Work request 1. Which geographic places (cities, states, countries or regions) does the article on Mercedes Elena González name? List each one once.
Work request 2. Could you carry the article on Mercedes Elena González forward from its last sentence?

Source extract.
= Mercedes Elena Gonzalez =

Artist (b. 1952)

Mercedes Elena González is an artist from Caracas, Venezuela. She has worked on various multimedia art pieces that incorporate lines, shapes, and colors to showcase modern abstraction.

== Early life and career ==
Mercedes Elena González was born in Caracas, Venezuela, in 1952. In the years 1974 to 1976, she attended a school in her hometown known as Taller Teresa Azara. Following her attendance there, González continued her studies at the School of the Museum of Fine Arts in Boston, Massachusetts until 1980.

==Selected works==
=== September 1955 Series (2013) ===
In her series, September 1955, González portrays art that was inspired by a Venezuelan magazine called Integral. The name itself is derived from the specific month and year that Integral showcased modern abstraction as a new form of art. González uses her drawing as means to explore the hopefulness that modern abstraction brought to youth during the 1950s, along with the political obstacles that have slowly ruined the countries well-being. She comes from a generation in which modernism was not popular in Latin America. Her series reflects on her personal realization of what Venezuela has come to be, through the use of abstract art.

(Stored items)
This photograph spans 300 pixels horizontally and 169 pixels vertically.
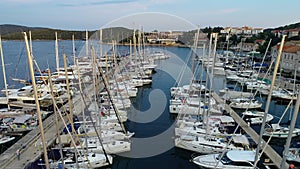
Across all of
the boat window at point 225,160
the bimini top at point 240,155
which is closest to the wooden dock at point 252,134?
the bimini top at point 240,155

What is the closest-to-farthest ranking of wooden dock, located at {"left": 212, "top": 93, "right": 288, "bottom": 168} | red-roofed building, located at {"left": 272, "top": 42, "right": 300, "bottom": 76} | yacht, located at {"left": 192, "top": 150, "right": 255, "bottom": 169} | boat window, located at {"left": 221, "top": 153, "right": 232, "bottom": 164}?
yacht, located at {"left": 192, "top": 150, "right": 255, "bottom": 169} → boat window, located at {"left": 221, "top": 153, "right": 232, "bottom": 164} → wooden dock, located at {"left": 212, "top": 93, "right": 288, "bottom": 168} → red-roofed building, located at {"left": 272, "top": 42, "right": 300, "bottom": 76}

Written answer 1. Caracas, Venezuela, Boston, Massachusetts, Latin America

Written answer 2.
=== Vulvosa tríptico (Vulviform triptych) (1979–81) ===
This series of art explores the biological process of reproduction. It was created on a graphite board with acrylic paint. Her father was a doctor and, for that reason, a lot of her art reflects anatomical features. This specific series was controversial at the time because of how uncommon it was to see vaginal imagery in Venezuela. The use of soft lines and colors gave viewers a calm feeling about the subject. Her art was inspired by Georgia O'Keeffe, an artist who also sparked controversy.